Throughout the book, the imperative “Insert Commercial Here” repeats, each time spread across two pages in white illuminated text like an after-The-Rapture Jenny Holzer. Yet ultimately, the images’ distressed sleekness reproduces the look and feel of today’s visual culture—the same culture that Adbusters and now Design Anarchy wish to purge. The book contains so many images and texts that the experience is less one of purification than overwhelming sensation. Some of the best pages in this jumble, to my mind, are by visual artists whose work I like (and covet) such as Ed Ruscha, Ryan McGinness, and Thomas Dworzak. Other art stars moonlighting as skate rats include Barbara Kruger, Jeff Wall, Andres Serrano, and Gregory Crewdson. One of the most eye-catching is a large photo of a young man with a Nike symbol stitched with thread and blood on his cheek: The legend beneath reads “The People vs. The Corporate Cool Machine.” Paging through these layouts, I felt a bit like Warren Beatty in “The Parallax View,” inundated with pictures and words, all testing whether I was a citizen or a sociopath.

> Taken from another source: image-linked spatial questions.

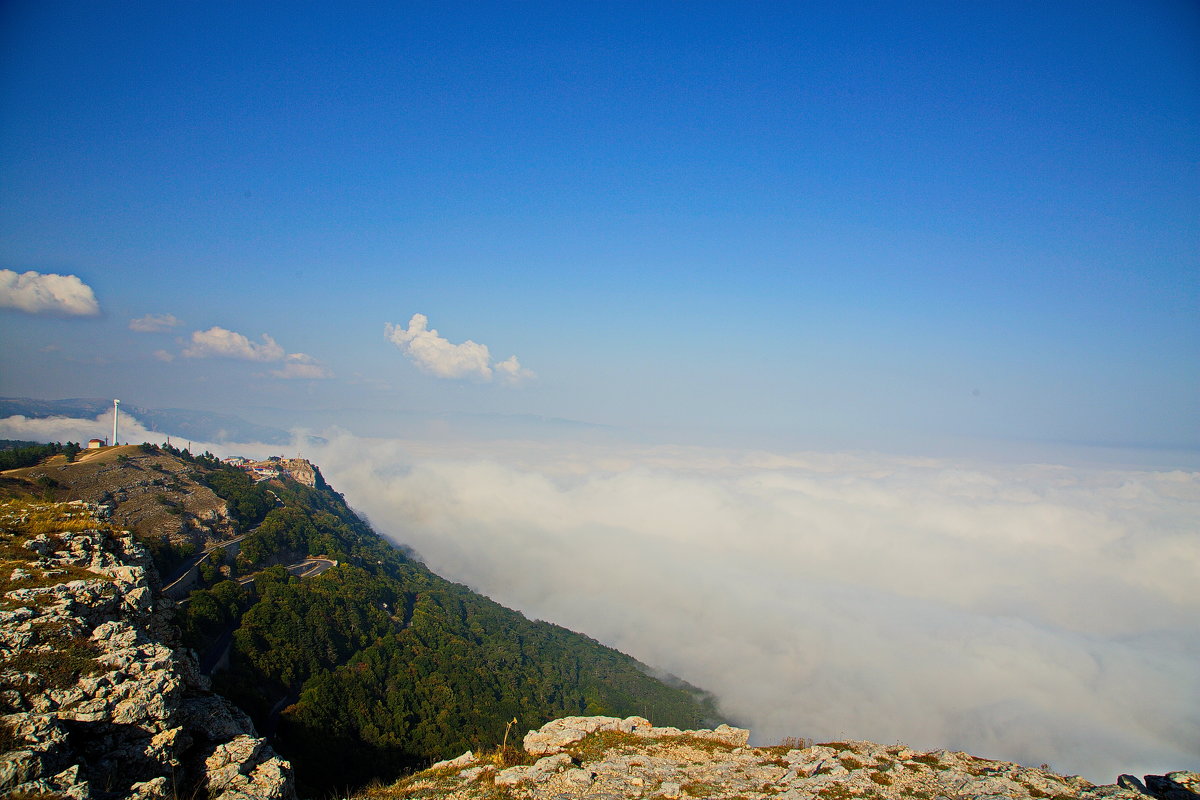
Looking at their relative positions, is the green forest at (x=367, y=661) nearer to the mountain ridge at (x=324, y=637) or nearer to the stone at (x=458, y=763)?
the mountain ridge at (x=324, y=637)

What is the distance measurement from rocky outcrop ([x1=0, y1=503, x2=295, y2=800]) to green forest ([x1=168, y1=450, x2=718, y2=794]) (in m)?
20.6

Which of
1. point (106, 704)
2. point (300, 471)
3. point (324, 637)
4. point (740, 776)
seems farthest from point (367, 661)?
point (300, 471)

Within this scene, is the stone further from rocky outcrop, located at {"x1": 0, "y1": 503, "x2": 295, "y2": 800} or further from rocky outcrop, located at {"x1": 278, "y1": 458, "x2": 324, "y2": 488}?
rocky outcrop, located at {"x1": 278, "y1": 458, "x2": 324, "y2": 488}

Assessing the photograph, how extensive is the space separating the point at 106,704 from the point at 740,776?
18633 mm

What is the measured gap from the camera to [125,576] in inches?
664

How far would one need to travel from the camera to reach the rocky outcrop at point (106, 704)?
36.9ft

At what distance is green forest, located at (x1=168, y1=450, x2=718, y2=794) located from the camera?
138 ft

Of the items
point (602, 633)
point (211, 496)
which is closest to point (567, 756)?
point (211, 496)

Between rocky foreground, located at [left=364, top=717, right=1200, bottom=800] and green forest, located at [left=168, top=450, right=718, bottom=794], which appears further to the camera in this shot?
green forest, located at [left=168, top=450, right=718, bottom=794]

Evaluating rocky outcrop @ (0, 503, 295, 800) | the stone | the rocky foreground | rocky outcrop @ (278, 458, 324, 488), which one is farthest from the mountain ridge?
rocky outcrop @ (278, 458, 324, 488)

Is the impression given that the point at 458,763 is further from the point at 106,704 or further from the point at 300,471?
the point at 300,471

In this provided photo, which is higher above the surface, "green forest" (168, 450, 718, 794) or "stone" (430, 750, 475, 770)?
"stone" (430, 750, 475, 770)

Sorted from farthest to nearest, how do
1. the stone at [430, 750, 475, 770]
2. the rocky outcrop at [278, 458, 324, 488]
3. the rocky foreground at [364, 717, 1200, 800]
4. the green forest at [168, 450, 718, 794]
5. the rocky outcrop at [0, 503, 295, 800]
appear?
the rocky outcrop at [278, 458, 324, 488] < the green forest at [168, 450, 718, 794] < the stone at [430, 750, 475, 770] < the rocky foreground at [364, 717, 1200, 800] < the rocky outcrop at [0, 503, 295, 800]

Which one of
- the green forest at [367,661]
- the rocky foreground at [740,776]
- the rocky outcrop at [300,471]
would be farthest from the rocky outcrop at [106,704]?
the rocky outcrop at [300,471]
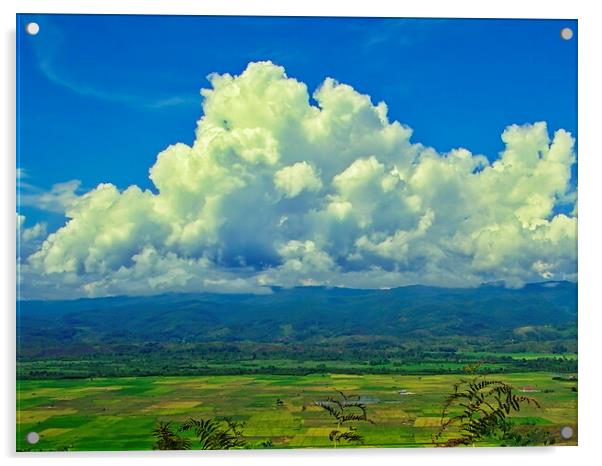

That said, I like the contradictory visual culture that Design Anarchy represents. The book is of a piece with other contemporary and likeable radical simulations—the Weatherman-inspired novels, the Vietnam War–referencing Biennial reinstallation. It is better than, but nicely complements, the Patty Hearst icon T-shirts, au courant haircuts aping Hanoi Jane Fonda in “Tout Va Bien,” the recent re-release of old Brian Wilson songs on Smile, and the fraying anti-fashion fashion-sense of contemporary teens mobbing up via mobile phone and MySpace.

Some of the latter are among Adbusters 120,000 readers, but, of course, most of these sorts of readers will not be able to afford the book. They will have to make do with the teasers for it, which they can find online. The cost made me recall an article by “Stay Free!” editor Carrie McLaren: Adbusters’ cover price of $5.75, she wrote, “pretty much prices out the masses/students it’s designed to reach.” She also derided the magazine for its “graphics fetish” and its preponderance of “catchy, meaningless” slogans like “Economists Must Learn To Subtract.” In Design Anarchy, the graphics fetish remains and is very much a part of the expense: The book extols amateurism and wants to look as if it were put together by the freshman communards in art school—so raw and anti-authorial that individual artists’ names are omitted from the page and listed in the back on a folded-up piece of white paper—yet, with the excellent paper stock and the art stars, it is clearly a luxury product.

Given the book’s gargantuan size and price, there were times when I saw it as a metaphoric coffin for ’zine culture. And yet I also found it kind of beautiful, a dictionary of a movement they call “uncooling” and the equivalent of a teen-rebel bedroom as reconstructed by adult professionals. An improved version of the “real world,” it’s a space that exists ostensibly to help readers defend themselves however briefly and partially from the chaos, trauma, and sterility of grown-up life.